Jani Ziedins (pronounced Ya-nee) is a full-time investor and writer who has successfully traded stocks and options for more than a decade. He earned a B.S. in Mechanical Engineering from the Colorado School of Mines and an MBA and M.S. Marketing from the University of Colorado Denver. His prior professional experience includes manufacturing engineering at Fortune 500 companies, structural engineering, small business consultant, collegiate instructor, and managing investment real estate. He is now fortunate enough to trade full-time from home, affording him the luxury of spending extra time with his wife and two young children.

Tom Schoene May 30, 2013

OK. The mkt moved up the whole time everyone was worried that Y2K would wreak havoc on the business community. So the mkt marched up because everyone pushed forward their tech buys to avert any Y2K problems. Y2K comes and nothing happens so we go up for a WHOLE TWO more months…THEN the mkt gets cut in half during the next 2 yr BEAR mkt. Oh yeah! They called it a “tech bubble burst”! Ever hear the term “BOND BUBBLE”? I can’t say when it’s coming but…it’s coming!

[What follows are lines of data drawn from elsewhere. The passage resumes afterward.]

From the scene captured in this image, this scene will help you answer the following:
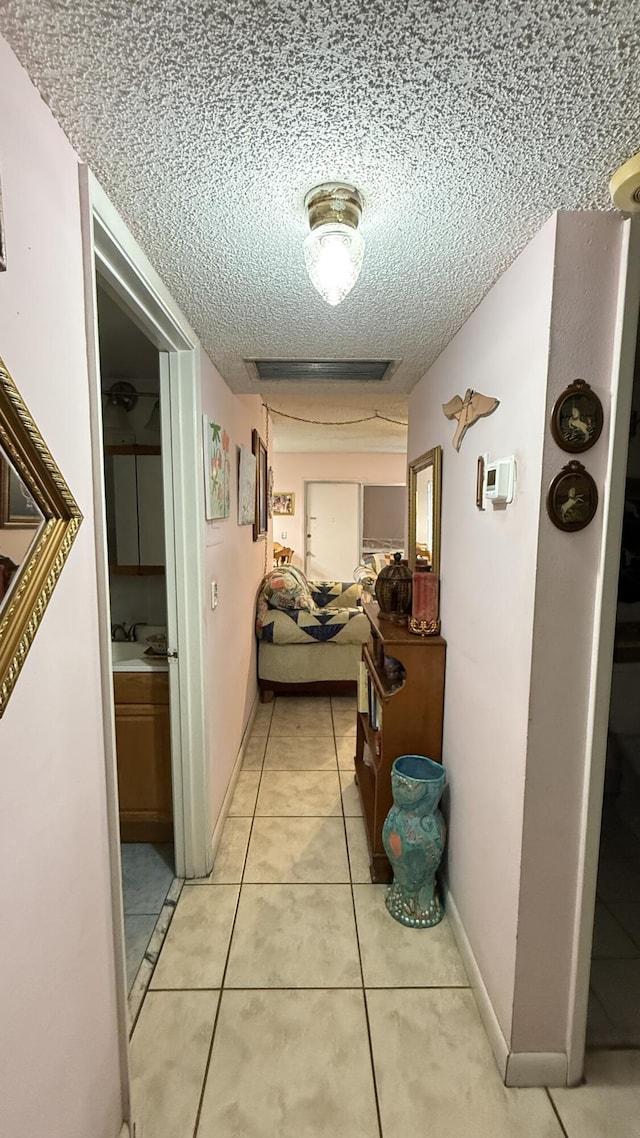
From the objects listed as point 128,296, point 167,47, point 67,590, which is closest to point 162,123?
point 167,47

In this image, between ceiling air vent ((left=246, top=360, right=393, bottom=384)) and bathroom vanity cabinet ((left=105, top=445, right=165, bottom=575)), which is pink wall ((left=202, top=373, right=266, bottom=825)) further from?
bathroom vanity cabinet ((left=105, top=445, right=165, bottom=575))

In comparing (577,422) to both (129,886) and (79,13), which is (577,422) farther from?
(129,886)

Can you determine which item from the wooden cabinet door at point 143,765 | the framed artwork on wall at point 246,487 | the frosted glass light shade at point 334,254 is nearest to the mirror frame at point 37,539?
the frosted glass light shade at point 334,254

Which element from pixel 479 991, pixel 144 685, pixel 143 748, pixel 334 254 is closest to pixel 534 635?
pixel 334 254

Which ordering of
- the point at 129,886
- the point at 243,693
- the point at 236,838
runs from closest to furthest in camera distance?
the point at 129,886, the point at 236,838, the point at 243,693

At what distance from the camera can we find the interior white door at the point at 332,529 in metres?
7.19

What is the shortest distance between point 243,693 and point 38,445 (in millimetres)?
2462

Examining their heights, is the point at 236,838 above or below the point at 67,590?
below

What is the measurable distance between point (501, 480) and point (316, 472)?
6.02 meters

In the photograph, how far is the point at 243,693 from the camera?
3.02 m

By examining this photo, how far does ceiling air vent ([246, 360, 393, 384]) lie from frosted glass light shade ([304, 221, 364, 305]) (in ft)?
3.65

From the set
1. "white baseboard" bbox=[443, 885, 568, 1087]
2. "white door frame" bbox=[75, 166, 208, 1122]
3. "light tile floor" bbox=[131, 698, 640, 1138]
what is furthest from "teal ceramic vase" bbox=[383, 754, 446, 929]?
"white door frame" bbox=[75, 166, 208, 1122]

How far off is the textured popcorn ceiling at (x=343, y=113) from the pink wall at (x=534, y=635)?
159mm

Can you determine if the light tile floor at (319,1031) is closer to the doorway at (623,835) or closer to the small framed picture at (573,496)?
the doorway at (623,835)
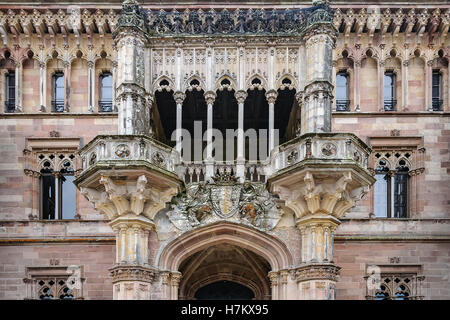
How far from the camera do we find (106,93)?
81.1 ft

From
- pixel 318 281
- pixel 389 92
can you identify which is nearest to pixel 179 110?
pixel 318 281

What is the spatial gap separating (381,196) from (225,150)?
4.86 meters

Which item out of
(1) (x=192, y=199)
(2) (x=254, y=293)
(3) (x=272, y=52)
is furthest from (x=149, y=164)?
(2) (x=254, y=293)

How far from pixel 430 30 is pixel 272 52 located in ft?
22.4

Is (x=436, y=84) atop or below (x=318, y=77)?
atop

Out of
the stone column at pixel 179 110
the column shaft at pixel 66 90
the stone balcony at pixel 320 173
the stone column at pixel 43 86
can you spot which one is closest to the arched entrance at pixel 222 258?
the stone balcony at pixel 320 173

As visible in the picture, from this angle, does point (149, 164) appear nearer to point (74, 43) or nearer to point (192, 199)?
point (192, 199)

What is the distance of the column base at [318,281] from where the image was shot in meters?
17.9

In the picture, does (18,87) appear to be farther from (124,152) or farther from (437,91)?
(437,91)

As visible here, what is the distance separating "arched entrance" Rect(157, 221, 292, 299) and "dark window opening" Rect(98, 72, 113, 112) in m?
6.19

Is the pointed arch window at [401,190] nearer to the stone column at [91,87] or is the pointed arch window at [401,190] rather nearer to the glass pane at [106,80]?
the glass pane at [106,80]

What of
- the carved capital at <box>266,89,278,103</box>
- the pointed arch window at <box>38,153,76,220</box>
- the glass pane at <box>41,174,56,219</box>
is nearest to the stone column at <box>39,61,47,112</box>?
the pointed arch window at <box>38,153,76,220</box>

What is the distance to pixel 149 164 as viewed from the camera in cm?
1791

    Jani Ziedins May 30, 2013

    Buffet called bonds the biggest bubble he’s ever seen. That was back in 2008. The thing about bubbles is they have exponential gains before a spectacular implosion. Tech bubble, oil in 2008, Dutch Tulip, etc. Everyone’s been calling a top in bonds for most of the last ten years, why is it going to be different now? People are in bonds for safety, security, and income. Few in bonds are speculating on equity appreciation and the lack of speculators is why we won’t see a speculator type of meltdown either. Most will simply hold their bonds to expiration and roll them over at higher rates down the road. No fuss, no muss.

LT May 30, 2013

Great article Jani. It will be interesting when QE officially ends and see where the market goes. Who knows by the time QE ends it would have been priced in. Its already June and market has yet to correct even 5%. Very odd indeed. Reminds of last year but than it corrected in April into May. Interesting time we live in.

    Jani Ziedins May 31, 2013

    Pullbacks always happen. This time it might get pushed into the fall. Markets hate being predictable and summer corrections were becoming a little too obvious.